Google has brought a new security feature to the latest update of its Lollipop release of Android, allowing users to keep their device unlocked as long as its still on their body.
Known as "On-body detection", this new feature keeps your smartphone unlocked for as long as it's held in someone's hand or put in a pocket. The moment the device is placed on a surface the phone locks itself, stopping others from picking it up and jumping in. This means you save precious time unlocking your phone over and over again when its screen times out or you put it away after sending a quick text.
On-body detection works through your phone's accelerometer to detect if it's being held or not. Strangely, this feature is currently only available on Android 5 and above, and there's no word on it coming to earlier builds.

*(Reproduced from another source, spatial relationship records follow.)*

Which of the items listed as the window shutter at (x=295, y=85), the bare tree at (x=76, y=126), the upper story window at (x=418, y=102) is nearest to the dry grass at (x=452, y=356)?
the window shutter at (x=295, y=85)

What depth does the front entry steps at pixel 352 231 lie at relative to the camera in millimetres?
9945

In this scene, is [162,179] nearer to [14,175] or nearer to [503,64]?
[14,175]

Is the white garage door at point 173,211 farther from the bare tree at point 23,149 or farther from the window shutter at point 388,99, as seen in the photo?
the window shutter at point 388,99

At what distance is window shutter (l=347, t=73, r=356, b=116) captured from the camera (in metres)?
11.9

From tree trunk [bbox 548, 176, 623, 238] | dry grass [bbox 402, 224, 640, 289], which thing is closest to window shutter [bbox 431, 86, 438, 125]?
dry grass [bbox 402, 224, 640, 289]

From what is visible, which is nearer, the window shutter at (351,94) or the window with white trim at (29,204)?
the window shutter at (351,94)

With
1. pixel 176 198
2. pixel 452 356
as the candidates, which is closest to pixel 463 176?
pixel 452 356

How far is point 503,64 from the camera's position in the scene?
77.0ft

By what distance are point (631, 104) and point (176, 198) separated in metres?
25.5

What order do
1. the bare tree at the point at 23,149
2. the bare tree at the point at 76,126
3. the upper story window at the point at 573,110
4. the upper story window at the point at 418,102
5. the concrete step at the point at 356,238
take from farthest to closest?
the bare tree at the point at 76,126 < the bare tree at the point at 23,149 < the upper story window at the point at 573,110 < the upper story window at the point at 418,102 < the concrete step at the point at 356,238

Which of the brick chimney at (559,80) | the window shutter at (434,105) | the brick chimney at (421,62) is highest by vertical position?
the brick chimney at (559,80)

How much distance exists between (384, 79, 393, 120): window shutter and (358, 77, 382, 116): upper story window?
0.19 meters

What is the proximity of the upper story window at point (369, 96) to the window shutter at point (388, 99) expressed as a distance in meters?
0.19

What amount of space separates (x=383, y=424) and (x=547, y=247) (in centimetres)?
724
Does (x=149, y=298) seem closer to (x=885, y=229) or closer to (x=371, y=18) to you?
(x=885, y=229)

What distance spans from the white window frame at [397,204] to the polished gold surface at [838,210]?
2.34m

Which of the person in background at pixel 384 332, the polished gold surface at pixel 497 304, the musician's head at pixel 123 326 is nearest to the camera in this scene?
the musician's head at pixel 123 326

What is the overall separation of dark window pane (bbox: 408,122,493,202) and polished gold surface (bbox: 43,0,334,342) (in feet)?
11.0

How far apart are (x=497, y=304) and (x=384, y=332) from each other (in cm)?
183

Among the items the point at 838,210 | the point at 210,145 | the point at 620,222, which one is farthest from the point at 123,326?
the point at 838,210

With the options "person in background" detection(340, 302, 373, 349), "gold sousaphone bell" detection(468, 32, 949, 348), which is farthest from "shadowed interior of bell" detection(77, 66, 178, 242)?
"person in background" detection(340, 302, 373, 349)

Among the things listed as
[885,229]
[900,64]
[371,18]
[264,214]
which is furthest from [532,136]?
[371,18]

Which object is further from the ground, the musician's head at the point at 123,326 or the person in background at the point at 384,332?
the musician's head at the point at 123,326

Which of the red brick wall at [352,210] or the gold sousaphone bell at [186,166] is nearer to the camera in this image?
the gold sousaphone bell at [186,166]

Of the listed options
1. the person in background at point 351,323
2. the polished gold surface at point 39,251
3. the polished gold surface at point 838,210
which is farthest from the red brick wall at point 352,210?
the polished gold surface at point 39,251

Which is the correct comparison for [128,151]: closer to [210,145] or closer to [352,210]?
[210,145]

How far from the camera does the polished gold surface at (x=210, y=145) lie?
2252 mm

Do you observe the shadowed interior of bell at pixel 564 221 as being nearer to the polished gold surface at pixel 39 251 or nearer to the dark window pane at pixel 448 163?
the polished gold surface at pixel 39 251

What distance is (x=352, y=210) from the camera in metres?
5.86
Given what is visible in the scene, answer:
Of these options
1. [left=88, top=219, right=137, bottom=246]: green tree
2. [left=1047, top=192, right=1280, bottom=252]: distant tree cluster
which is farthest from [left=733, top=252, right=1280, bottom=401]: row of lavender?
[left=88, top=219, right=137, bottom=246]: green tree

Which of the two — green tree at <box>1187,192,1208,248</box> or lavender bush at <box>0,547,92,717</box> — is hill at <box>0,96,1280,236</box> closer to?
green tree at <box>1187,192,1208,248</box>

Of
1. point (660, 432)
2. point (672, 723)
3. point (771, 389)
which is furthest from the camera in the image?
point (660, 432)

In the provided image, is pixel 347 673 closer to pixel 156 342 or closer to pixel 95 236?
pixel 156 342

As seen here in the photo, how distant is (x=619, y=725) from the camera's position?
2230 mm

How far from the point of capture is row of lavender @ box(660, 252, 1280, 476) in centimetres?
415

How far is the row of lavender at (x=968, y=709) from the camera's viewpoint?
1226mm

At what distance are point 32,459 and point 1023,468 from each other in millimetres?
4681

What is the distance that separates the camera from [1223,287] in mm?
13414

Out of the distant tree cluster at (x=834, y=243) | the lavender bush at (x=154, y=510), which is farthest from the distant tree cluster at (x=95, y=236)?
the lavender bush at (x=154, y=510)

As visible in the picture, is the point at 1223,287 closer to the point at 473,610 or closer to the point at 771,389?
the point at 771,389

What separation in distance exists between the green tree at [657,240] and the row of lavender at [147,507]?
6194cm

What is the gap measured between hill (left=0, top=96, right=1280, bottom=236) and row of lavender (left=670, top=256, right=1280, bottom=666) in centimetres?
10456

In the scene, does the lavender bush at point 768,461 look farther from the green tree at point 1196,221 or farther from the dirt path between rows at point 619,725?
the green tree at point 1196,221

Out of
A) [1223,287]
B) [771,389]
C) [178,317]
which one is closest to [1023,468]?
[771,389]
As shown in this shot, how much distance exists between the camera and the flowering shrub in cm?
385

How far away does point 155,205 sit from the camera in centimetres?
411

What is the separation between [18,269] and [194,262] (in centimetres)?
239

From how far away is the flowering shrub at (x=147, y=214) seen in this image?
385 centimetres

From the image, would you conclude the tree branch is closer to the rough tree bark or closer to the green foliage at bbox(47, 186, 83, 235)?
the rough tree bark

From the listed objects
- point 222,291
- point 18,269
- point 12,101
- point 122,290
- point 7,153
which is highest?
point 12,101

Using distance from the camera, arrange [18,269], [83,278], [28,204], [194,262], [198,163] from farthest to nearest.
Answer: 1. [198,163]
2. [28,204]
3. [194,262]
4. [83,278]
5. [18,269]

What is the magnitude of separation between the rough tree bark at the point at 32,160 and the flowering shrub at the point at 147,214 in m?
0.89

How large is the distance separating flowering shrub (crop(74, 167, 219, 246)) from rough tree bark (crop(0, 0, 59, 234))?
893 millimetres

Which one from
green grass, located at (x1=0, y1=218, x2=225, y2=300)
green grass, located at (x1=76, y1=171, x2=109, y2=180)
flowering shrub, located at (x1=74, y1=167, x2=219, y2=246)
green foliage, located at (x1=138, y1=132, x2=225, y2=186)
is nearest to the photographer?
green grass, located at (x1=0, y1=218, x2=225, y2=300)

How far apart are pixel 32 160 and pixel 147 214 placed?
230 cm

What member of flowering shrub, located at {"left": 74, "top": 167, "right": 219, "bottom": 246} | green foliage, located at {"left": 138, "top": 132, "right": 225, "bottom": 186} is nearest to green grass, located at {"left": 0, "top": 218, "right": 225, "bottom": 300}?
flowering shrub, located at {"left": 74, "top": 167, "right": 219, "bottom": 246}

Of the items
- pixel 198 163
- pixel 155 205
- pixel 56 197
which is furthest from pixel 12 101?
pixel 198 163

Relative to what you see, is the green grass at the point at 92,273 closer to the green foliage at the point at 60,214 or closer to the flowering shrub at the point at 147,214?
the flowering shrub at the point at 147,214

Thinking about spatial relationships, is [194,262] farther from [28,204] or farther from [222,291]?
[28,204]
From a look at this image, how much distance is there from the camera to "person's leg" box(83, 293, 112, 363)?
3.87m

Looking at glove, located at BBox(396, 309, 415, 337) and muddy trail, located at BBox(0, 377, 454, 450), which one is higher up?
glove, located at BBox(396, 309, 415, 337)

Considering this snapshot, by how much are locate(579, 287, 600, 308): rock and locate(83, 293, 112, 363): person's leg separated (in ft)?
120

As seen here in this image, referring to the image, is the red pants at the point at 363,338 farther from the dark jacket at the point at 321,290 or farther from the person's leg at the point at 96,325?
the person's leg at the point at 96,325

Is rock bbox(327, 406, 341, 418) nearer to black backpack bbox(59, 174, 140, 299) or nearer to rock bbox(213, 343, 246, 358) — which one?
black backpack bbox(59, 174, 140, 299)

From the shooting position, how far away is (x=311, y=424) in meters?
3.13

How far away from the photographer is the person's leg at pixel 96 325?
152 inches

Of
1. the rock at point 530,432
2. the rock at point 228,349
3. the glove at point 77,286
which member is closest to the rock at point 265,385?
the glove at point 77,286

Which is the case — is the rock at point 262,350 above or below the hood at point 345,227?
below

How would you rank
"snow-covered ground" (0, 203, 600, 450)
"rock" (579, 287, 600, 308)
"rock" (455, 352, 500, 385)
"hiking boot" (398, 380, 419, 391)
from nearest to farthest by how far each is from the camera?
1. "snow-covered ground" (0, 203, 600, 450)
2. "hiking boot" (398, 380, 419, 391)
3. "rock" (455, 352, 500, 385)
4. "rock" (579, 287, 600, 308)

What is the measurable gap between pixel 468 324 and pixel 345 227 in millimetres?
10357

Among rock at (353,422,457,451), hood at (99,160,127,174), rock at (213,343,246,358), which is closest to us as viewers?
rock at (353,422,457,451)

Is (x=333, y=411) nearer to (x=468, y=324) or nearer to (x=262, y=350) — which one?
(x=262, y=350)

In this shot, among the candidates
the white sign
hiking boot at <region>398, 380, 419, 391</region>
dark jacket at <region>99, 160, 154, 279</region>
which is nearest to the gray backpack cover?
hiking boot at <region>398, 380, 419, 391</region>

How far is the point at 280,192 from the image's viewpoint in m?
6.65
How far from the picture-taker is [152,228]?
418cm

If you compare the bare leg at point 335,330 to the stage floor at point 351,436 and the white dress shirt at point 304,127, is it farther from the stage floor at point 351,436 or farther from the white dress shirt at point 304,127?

Seeing as, according to Google, only around 3 percent of Android devices currently run Lollipop, it would be beneficial to roll it out to all Android builds instead of just Lollipop.
However, the addition of On-body detection as a "Smart Unlock" feature is alluring to those who want quick-access to their smartphone. As Google can't support a biometric verification service due to the varied devices it runs on, this is the next best thing. The trouble is, it really isn't all that secure.
Using our Nexus 6, running Android 5.1 Lollipop, we noticed that On-body detection wasn't as responsive as we'd have liked. From a security standpoint, placing your device down on a surface doesn't lock it instantly. Instead it takes around 15 - 20 seconds to kick in, giving an opportunist thief just enough time to grab it and gain access to the entirity of your phone.
Perhaps On-body detection could work better if updated with an Android Wear pairing solution. If your phone ventures too far from your watch when "On-body detection" is on, it automatically locks. When near you, and thus the watch, it stays completely unlocked. Think of it as an expansion of Android Wear's "find my phone" functionality.
But perhaps that's wishful thinking.